Он заставляет себя открыть глаза. Мужчине, миновавшему середину жизни, не к лицу предаваться нежным воспоминаниям о шлюхе. Он человек респектабельный, не какой-нибудь богемный распутник. Праздные друзья его юности разбрелись кто куда, ибо в товарищи человеку его положения уже не годились. Он — столп общества, да, столп. Рука Уильяма опускается к брюкам, не то потирая восставший член, не то пытаясь принудить его опуститься — тут он не уверен. Как жадна она была до него! — если можно было верить ее словам. А верить женщине нельзя. Мир — это липкая мешанина измен.
Агнес. Если уж он предается любовным помыслам, так посвящать их следует ей. Она была его цветочком, его маленькой драгоценностью. Невинная, неиспорченная. Ни единый мужчина не прикасался до него к ее нагому телу. Она лежала с ним рядом, под ним, косная и холодная, точно кусок мяса, которое остудили, чтобы вырезать из него фигурку женщины.

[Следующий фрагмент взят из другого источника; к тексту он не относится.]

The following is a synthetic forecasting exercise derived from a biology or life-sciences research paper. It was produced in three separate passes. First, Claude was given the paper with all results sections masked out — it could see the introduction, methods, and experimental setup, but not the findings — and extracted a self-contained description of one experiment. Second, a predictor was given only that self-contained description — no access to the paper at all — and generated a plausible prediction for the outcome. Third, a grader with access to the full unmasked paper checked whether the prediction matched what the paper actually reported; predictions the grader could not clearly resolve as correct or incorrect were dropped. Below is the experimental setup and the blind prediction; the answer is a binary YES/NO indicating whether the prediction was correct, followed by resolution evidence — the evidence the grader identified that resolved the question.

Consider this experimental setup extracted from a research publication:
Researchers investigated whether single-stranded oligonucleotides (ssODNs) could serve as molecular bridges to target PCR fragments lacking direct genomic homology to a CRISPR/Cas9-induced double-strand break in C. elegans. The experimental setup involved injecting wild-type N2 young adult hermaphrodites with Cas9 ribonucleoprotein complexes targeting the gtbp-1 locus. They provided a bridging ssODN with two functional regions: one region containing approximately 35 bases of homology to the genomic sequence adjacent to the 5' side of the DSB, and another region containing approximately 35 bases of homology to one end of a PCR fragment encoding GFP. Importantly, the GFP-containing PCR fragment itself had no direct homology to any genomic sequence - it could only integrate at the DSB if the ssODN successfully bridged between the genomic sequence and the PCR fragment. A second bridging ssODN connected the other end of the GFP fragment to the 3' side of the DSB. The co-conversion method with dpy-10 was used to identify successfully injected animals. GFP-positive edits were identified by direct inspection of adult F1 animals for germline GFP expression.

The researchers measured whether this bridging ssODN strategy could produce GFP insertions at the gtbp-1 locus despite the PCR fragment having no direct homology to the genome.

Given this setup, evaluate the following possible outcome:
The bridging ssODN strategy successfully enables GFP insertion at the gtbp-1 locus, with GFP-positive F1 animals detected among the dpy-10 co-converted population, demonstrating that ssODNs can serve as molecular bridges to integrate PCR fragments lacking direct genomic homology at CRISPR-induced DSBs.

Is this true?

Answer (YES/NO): YES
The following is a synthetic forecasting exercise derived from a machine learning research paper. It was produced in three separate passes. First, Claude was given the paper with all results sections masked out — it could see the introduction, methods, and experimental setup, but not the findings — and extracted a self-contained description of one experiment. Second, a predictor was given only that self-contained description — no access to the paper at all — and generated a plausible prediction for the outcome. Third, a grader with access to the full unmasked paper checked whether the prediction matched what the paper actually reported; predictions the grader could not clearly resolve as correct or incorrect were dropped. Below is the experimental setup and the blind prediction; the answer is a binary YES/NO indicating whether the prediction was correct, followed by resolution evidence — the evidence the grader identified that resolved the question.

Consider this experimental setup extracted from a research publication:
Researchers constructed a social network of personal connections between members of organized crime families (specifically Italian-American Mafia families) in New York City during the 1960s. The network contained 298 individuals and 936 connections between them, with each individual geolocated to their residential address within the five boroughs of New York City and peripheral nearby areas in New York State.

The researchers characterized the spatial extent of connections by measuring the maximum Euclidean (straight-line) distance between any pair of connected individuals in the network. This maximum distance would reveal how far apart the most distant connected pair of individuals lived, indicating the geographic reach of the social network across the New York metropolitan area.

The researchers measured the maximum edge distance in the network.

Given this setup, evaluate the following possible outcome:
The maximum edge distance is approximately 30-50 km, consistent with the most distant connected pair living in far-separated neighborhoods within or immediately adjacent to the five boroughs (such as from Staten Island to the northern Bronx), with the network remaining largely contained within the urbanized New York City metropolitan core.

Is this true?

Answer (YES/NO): NO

Ему вообще не следовало прикасаться к ней. Зачем он к ней прикасался? Да затем, что она была самой сладкой на свете игрушкой, и он жаждал ее получить. Мужчина ведь не святой.
Он еще дальше откидывает голову на спинку кресла. Вдавливает жесткое дерево в кожу затылка, стараясь справиться с пульсирующим волнением, поселившимся в его мозгу. Сегодняшний день еще может стать плодотворным, если только ему удастся справиться с обуявшим его жаром. Ничего, с минуты на минуту начнет действовать лекарство.
А какой хорошенькой она была. Хорошенькой, как цветок, и такой же бледной. Загубленные цветы, стол в морге. Машины на его фабрике в Суррее; будь проклят тот, кто их ему продал. Партия лепестков лаванды, целое состояние, вся она загублена, изгваздана в машинном масле, пропитана неискоренимым смрадом, который оно создает, сгорая. И ничего уже не сделаешь, остается лишь ждать следующего урожая. Он отдан на милость Природе и его конкурентам. Господь да спасет его — никто другой спасать не станет. Губы Конфетки: как сухи они были, точно перышки под его губами. И как сладко было ее целовать. Однако думать о ней не дело, не дело. Тот послеполуденный час в апреле — мираж; его попросту не было; он лишь иллюзия, мреющая над грудой навоза.